#### [Source data]
.....

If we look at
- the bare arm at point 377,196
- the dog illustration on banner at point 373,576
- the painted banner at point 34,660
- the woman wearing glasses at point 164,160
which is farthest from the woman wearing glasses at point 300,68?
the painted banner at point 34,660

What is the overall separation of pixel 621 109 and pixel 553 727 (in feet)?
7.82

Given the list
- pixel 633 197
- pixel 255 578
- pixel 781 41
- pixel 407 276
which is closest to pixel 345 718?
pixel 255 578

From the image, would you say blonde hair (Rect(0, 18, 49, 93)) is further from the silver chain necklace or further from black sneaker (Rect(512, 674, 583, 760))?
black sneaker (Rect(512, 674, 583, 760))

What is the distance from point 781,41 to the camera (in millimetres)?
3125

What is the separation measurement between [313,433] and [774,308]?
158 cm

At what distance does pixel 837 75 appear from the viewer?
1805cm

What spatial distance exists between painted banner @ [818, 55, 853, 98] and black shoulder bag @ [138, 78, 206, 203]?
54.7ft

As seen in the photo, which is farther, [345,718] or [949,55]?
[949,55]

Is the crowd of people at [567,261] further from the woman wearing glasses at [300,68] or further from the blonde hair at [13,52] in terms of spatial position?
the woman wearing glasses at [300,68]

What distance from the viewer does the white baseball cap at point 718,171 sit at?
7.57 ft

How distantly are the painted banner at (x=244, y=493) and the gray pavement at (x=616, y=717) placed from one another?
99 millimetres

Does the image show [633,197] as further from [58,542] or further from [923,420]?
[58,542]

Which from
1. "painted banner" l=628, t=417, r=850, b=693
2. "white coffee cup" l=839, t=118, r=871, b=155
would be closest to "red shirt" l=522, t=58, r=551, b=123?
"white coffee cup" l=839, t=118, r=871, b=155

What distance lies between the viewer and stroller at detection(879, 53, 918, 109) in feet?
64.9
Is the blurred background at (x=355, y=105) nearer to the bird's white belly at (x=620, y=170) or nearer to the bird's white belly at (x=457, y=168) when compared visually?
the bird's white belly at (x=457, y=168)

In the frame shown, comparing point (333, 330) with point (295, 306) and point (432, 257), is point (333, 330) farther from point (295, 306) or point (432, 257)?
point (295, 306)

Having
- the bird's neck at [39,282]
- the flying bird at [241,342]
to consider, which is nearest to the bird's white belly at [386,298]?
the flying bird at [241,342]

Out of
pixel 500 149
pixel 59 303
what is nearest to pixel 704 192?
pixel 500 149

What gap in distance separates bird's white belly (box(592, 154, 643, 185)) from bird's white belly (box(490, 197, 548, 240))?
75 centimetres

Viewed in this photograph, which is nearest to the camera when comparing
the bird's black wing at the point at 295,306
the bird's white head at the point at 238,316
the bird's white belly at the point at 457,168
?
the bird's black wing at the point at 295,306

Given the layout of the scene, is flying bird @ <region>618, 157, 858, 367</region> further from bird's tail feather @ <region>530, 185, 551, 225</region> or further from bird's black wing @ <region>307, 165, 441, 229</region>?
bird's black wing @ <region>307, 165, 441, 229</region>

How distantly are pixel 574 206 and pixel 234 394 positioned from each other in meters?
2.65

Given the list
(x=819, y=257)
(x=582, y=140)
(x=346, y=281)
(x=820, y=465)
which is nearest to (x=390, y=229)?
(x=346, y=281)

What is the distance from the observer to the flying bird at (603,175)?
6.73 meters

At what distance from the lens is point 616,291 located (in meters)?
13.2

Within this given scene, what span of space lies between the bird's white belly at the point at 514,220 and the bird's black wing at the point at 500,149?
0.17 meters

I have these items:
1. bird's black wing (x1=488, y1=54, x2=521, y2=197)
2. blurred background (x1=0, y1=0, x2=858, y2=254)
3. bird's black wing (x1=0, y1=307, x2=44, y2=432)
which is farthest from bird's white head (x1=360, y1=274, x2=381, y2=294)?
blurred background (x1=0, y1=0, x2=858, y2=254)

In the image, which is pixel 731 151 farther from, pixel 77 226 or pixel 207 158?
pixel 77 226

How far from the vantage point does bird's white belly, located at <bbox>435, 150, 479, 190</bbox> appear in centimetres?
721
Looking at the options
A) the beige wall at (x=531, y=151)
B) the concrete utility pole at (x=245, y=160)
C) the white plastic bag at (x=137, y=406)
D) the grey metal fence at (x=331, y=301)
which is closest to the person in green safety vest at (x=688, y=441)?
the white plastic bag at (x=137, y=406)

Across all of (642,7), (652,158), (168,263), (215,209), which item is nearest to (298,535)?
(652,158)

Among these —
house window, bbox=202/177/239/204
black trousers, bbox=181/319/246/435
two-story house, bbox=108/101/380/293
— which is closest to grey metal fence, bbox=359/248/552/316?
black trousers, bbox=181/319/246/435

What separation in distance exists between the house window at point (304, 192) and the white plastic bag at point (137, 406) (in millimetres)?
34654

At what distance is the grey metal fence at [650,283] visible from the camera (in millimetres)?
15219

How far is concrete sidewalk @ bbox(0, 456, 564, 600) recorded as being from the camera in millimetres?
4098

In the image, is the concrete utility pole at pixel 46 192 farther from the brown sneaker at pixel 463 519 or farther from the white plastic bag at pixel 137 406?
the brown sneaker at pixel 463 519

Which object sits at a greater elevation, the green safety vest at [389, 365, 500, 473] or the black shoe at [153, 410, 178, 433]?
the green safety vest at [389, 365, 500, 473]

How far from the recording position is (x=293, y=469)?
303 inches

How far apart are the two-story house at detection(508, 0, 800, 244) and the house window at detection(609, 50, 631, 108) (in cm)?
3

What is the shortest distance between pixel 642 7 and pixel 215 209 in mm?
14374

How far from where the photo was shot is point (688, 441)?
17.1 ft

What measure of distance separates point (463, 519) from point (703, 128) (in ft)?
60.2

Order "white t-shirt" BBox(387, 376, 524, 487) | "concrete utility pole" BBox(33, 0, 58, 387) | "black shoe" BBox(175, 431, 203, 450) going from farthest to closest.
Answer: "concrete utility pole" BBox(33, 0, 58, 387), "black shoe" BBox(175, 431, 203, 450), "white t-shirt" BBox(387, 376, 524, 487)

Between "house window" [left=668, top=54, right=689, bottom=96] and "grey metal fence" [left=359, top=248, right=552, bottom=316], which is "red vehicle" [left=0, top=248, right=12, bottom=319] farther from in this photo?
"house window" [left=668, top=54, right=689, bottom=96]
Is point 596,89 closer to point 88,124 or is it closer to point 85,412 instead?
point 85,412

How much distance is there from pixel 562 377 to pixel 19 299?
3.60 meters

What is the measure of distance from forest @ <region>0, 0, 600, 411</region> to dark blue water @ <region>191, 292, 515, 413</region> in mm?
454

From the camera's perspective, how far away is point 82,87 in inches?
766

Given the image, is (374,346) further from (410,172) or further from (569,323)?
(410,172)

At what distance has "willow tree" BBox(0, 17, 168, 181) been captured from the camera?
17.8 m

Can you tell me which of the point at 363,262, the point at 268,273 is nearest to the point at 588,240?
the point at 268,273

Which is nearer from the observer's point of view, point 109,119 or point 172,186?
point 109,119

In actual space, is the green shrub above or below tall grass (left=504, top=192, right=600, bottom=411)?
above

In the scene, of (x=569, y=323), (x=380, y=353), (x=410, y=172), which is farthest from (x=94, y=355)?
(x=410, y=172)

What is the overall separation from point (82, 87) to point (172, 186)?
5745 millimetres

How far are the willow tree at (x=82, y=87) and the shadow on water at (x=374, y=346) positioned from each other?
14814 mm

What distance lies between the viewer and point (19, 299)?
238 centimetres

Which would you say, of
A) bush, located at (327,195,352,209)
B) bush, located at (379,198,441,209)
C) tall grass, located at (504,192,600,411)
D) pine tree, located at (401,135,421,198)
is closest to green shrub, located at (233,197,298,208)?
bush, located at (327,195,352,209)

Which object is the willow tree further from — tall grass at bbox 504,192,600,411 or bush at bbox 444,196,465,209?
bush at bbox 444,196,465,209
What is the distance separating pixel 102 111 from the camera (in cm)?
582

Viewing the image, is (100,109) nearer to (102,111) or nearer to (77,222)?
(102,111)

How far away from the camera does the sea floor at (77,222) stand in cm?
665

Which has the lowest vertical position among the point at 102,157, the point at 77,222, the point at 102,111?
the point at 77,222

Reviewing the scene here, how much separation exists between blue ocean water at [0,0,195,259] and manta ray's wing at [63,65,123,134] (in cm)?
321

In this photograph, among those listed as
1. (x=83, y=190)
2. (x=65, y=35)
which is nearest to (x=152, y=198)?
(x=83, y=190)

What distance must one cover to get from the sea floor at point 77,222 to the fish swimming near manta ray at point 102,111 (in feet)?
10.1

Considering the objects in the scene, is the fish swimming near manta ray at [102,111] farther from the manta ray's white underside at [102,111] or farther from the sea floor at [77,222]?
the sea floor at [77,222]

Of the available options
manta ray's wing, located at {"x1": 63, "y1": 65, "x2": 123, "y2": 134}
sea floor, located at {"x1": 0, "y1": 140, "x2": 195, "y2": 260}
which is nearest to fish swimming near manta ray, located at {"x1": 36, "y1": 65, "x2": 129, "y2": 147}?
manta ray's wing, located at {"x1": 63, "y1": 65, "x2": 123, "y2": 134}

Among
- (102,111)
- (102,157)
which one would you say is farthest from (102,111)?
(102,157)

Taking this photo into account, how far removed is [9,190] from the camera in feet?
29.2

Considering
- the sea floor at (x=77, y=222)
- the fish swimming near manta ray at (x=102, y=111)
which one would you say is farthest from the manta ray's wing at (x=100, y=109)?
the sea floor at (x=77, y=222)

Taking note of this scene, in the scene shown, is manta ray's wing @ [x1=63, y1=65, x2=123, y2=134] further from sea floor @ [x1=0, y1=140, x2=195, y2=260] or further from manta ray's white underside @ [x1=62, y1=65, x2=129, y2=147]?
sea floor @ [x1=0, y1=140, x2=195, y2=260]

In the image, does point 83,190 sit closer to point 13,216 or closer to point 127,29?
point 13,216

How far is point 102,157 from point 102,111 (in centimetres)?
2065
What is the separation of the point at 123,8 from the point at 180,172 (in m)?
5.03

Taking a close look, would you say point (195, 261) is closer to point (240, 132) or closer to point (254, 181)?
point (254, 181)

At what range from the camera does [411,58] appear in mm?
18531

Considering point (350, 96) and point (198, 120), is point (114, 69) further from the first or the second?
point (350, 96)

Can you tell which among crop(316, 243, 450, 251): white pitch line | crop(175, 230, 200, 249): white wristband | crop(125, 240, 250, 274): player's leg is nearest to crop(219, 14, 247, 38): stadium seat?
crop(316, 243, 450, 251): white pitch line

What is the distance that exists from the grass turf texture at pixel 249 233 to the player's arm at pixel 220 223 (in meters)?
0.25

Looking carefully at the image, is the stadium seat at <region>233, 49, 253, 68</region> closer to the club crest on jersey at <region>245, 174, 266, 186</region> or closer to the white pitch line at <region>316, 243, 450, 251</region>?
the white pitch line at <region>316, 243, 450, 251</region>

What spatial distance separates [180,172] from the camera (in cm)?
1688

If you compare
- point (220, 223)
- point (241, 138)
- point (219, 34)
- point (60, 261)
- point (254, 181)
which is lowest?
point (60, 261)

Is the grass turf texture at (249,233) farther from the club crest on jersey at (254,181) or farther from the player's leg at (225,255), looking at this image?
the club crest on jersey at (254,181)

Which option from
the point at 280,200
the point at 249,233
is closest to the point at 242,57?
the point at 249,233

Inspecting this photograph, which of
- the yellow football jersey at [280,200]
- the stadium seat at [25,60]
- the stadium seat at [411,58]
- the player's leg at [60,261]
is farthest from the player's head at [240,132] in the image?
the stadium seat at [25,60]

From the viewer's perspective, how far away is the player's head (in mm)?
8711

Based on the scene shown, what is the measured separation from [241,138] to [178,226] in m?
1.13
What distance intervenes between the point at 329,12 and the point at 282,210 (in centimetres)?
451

.....

#### [What is asked]
Start at the line that has "in this photo?" and stop after the line that has "238 centimetres". Give those lines again with "willow tree" swapped for "oak tree" everywhere, changing nothing else.

#### [Final result]
Between "house window" [left=668, top=54, right=689, bottom=96] and "grey metal fence" [left=359, top=248, right=552, bottom=316], which is "red vehicle" [left=0, top=248, right=12, bottom=319] farther from in this photo?
"house window" [left=668, top=54, right=689, bottom=96]
Is point 596,89 closer to point 88,124 or is it closer to point 85,412 instead?
point 85,412

How much distance is there from pixel 562 377 to pixel 19 299?
3.60 meters

What is the measure of distance from forest @ <region>0, 0, 600, 411</region> to dark blue water @ <region>191, 292, 515, 413</region> in mm?
454

From the camera's perspective, how far away is point 82,87 in inches?
766

Given the image, is (374,346) further from (410,172) or further from (569,323)?
(410,172)

At what distance has "oak tree" BBox(0, 17, 168, 181) been captured from the camera?
17.8 m

Can you tell me which of the point at 363,262, the point at 268,273 is nearest to the point at 588,240?
the point at 268,273

Which is nearer from the observer's point of view, point 109,119 or point 172,186?
point 109,119

In actual space, is the green shrub above or below tall grass (left=504, top=192, right=600, bottom=411)?
above

In the scene, of (x=569, y=323), (x=380, y=353), (x=410, y=172), which is farthest from (x=94, y=355)?
(x=410, y=172)

What is the overall separation from point (82, 87) to point (172, 186)?
5745 millimetres

How far are the oak tree at (x=82, y=87) and the shadow on water at (x=374, y=346) positioned from each other?
14814 mm

What distance lies between the viewer and point (19, 299)?
238 centimetres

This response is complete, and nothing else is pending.